Thesis on self-presentation of racial context

Question: How do the Malheur (the CCF) and Standing Rock occupations fit into the historical context of land rights in the US and how do their interactions with that history determine modern outcomes?

My thesis in the RBA is that the groups took opposite approaches to presenting race in their rhetoric. CCF actively avoided mentioning race and took extra steps to evade extremely relevant racial histories and dynamics. In Standing Rock, race, particularly history and identity, are central to the movements rhetoric, justification, and demands.

To present this, I begin with a history of land in the US with a focus on the two parcels of land in question in these movements. In Oregon, this land was originally inhabited by the Wadatika (Paiute), who were cordoned onto smaller reservations during homesteading. Land unclaimed by whites became federal land. In North Dakota, I present the history of the US military defeat of the  Sioux and partitioning of the Great Sioux Reservation.

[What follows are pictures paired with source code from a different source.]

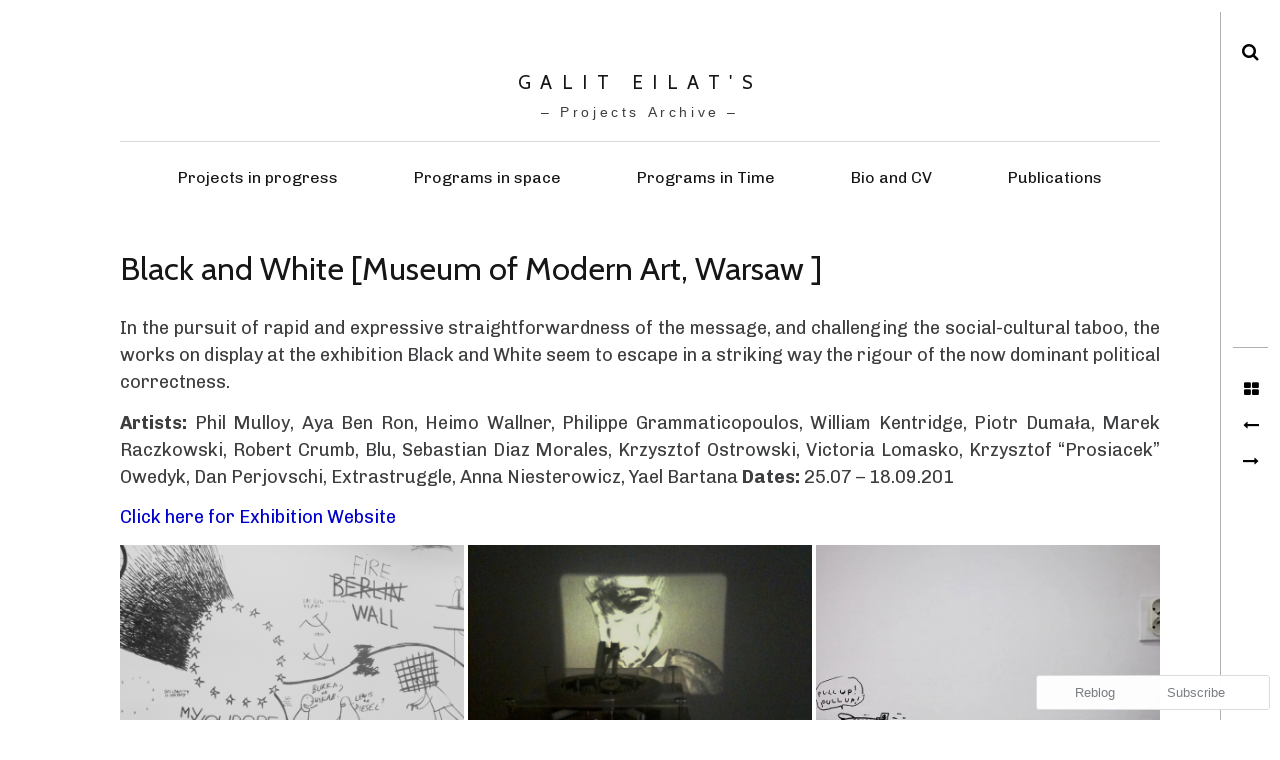

--- FILE ---
content_type: text/css;charset=utf-8
request_url: https://s0.wp.com/?custom-css=1&csblog=9MkVs&cscache=6&csrev=118
body_size: 799
content:
.page-title{font-weight:700;margin-bottom:1.88889em;text-align:left}.wf-active h1{font-size:32.7px;font-style:normal;font-weight:300}.single .entry-content p,.page .entry-content p{margin-bottom:.7em}.wf-active input,.wf-active textarea,.wf-active .single .entry-meta,.wf-active .page .entry-meta,.wf-active .content-quote cite,.wf-active .comment__author-name a,.wf-active .fs-16px,.wf-active .widget,.wf-active .widget ul,.wf-active .widget_blog_subscription input{font-family:"Alegreya Sans", sans-serif;display:none}.single .entry-footer,.page .entry-footer{margin-top:2.25em;display:none}.wf-active .fs-14px,.wf-active .entry-meta,.wf-active #recentcomments,.wf-active .widget_blog_subscription,.wf-active .archive__grid .edit-link,.wf-active .comment__author-name,.wf-active .comment__content,.wf-active .comment__links,.wf-active .comment-form-comment textarea,.wf-active .comment-subscription-form textarea,.wf-active .search-form .search-submit{font-family:"Alegreya Sans", sans-serif;display:none}svg:not(:root){overflow:hidden;display:none}.single .entry-featured img,.page .entry-featured img{height:auto;width:40%}.comments-area-title{padding-left:72px;display:none}.single .comments-area,.page .comments-area{margin-top:2.25em;padding-bottom:2.25em;display:none}div#respond{border:none;display:none}div.sharedaddy,#content div.sharedaddy,#main div.sharedaddy{clear:both;display:none}body:before,body:after{background:#fff;content:"";left:0;position:fixed;top:0;z-index:100}#infinite-footer{position:fixed;bottom:-50px;left:0;width:100%;display:none}.site-footer{background:#171617;color:#8c888c;-webkit-font-smoothing:auto;overflow:hidden;padding-bottom:2.25em;padding-top:1.5em;position:relative;z-index:100;display:none}.wf-active .site-title{font-size:1.1875em;font-style:normal;font-weight:300;letter-spacing:.5em;transform:none !important;-webkit-transform:none !important}.site-branding{display:inline-block;line-height:1;margin-bottom:1.9em;margin-top:3.75em;max-width:100%}.site-content{padding-bottom:13.25em;padding-top:2.25em}.jp-carousel-image-meta{display:none}.jp-carousel-image-meta{display:none}.jp-carousel-titleanddesc-title{display:none}.nav--main ul{width:65%;height:55%;text-align:center;vertical-align:middle;line-height:0}.nav--main{font-weight:400}table td{font-family:inherit;font-size:inherit;padding:12px;vertical-align:top}.single .entry-content p,.page .entry-content p{margin-bottom:.7em;text-align:justify}table tr{border-bottom:0 solid #d7d7d7}table td{font-family:inherit;font-size:16px;padding:4px;vertical-align:top}.single .entry-featured img,.page .entry-featured img{height:auto;width:40%;display:none}.single .entry-featured,.page .entry-featured{margin-bottom:0}.single .entry-featured,.page .entry-featured{margin-bottom:0;margin-top:0}.aligncenter,.alignnone{margin-bottom:0;margin-top:0}.single .entry-featured,.page .entry-featured{display:none}.jp-carousel-image-meta{display:none}a,.comment-reply-link{color:#021436}.site-description{display:-webkit-inline-box;font-family:sans-serif;font-size:.9em;font-weight:300;letter-spacing:.25em;line-height:1.26316;overflow:hidden;text-transform:capitalize;transform:translateY(.7em)}.site-description-text{background:#fff;display:inline-block;margin:0;max-width:100%;padding-left:0;padding-right:0;z-index:10}a,.comment-reply-link{color:#0000cd}a,.comment-reply-link{color:#0000cd}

That reservation was subsequently chipped away at, leaving five separate modern reservations with a fraction of the original land under tribal ownership.

To look at each group’s interactions with racial narratives, I present their primary source rhetoric and examine how that translated into mainstream media representation. The CCF begins their history with federal seizure after homesteading, not with the displacement of the Wadatika, and use this incomplete history to claim that the federal government illegitimately took the land from “the people” as represented by state and local governments. I argue that the people they illegitimately took it from were the Wadatika and that the “people’s ownership” is more direct under federal management than under local control. I also examine their interaction with white supremacist groups and rhetoric and with Latter-Day Saints religious tradition.

In Standing Rock, I present primary rhetoric and reported narratives and discuss how activists portray the past, spirituality, and their hopes for the future. I look at the representation of what is a strong presence of a non-Christian religion in news reporting and at courtroom precedent and legal standing of sovereign Native nations. There are a lot of primary source interviews with activists and statements from the tribe that make great sources, especially when presented in parallel with legal-ese filings and proceedings.

In the end, I discuss on-the-ground consequences of the groups’ actions and rhetoric, and place the interactions between law enforcement and the activists groups within the history of their movements and the history of public land-focused activism. I hope that my paper will leave readers with questions on the intersection between racial dynamics and law enforcement as well as an appreciation for public land policy and the significance of history in modern activist movements.

 

One thought on “Thesis on self-presentation of racial context”

  1. Very thorough coverage of the sources you intend to use. One thing that I would caution is that you seem to be taking on this issue in a large variety of contexts, e.g., race, law, history, and religion. Each of these lenses can be incorporated into your research question and are definitely related to each other, but make those connections clear in your paper. The “block” comparison/contrast format that you’ve outlined here is a good idea for organizing the paper into distinct sections. The last point I have would just be about background – there’s a lot of background information on both of the events you intend to cover, and it’ll be essential that you give concise and complete synopses of them that make it clear why you chose them to address this research question of modern land rights issues.